Why We’re All in for Measure 110

Blog September 25, 2020

Drug Policy Action, in close partnership with allies in Oregon, is spearheading a groundbreaking ballot initiative in Oregon – Measure 110 – that will decriminalize possession of all drugs for personal use and improve access to treatment and other services for those that need and want it.

Ballots are being prepared and will be sent out across the state in less than four weeks. By voting yes on Measure 110, Oregonians will have the chance to shift away from criminalizing addiction, and toward a better, more humane, health-centered approach.

This policy reform is especially well matched to the state and to this moment. Currently, Oregon ranks nearly last in the country in access to drug treatment. In some parts of the state, drug treatment and recovery services are not available at all. In the places where these services do exist, the wait list to get in can be weeks – or even months – long. And unfortunately, that can be the difference between someone living or dying. With one to two Oregonians dying from accidental drug overdoses every single day, the need for Measure 110 could not be more urgent. Funded primarily from excess tax revenue from the sale of legal cannabis, the measure will significantly expand access to services. It will establish a path away from the criminal legal system, and towards supportive, voluntary, effective treatment.

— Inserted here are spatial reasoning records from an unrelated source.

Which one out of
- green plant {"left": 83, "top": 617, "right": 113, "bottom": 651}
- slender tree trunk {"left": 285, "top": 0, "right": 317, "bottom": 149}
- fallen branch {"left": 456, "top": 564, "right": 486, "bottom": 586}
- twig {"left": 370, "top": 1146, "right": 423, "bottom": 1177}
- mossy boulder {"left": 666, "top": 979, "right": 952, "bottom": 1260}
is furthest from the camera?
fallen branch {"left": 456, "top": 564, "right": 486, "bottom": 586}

With Measure 110, Oregon can light the way for the rest of the nation away from the failed war on drugs. Simple drug possession is by far the most arrested offense in the country, with 1.42 million arrests in 2018 alone, creating an array of harms to people and communities. Decades of criminalization in drug policy has distorted systems of care for people struggling with substance use disorders, contributing to an acute shortage of services for those who need and want them. Arresting, jailing, and prosecuting people for simple possession of drugs is cruel and ineffective. The current system increases trauma and saddles people with criminal records that impose barriers to the very things that are essential to rebuilding their lives: employment, housing, and education.

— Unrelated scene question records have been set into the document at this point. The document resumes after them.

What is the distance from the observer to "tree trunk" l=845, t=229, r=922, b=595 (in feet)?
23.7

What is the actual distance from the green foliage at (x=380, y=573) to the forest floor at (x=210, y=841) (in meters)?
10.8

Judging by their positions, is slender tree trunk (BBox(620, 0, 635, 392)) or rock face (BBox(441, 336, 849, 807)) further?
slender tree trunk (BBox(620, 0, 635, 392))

Measure 110 has received more than 100 endorsements from organizations across the state, including American College of Physicians, Oregon Nurses Association, Oregon School Psychologists’ Association, Coalition of Communities for Color, NAACP-Portland, Latino Network, Law Enforcement Action Partnership, Crime Victims’ Rights Alliance and Academy of Family Physicians.

We are proud of our strong partnership with Oregonians in this historic effort. Measure 110 is a vitally needed reform. It marks a turning point in the long struggle to turn away from paternalistic punishment and towards humane and effective treatment.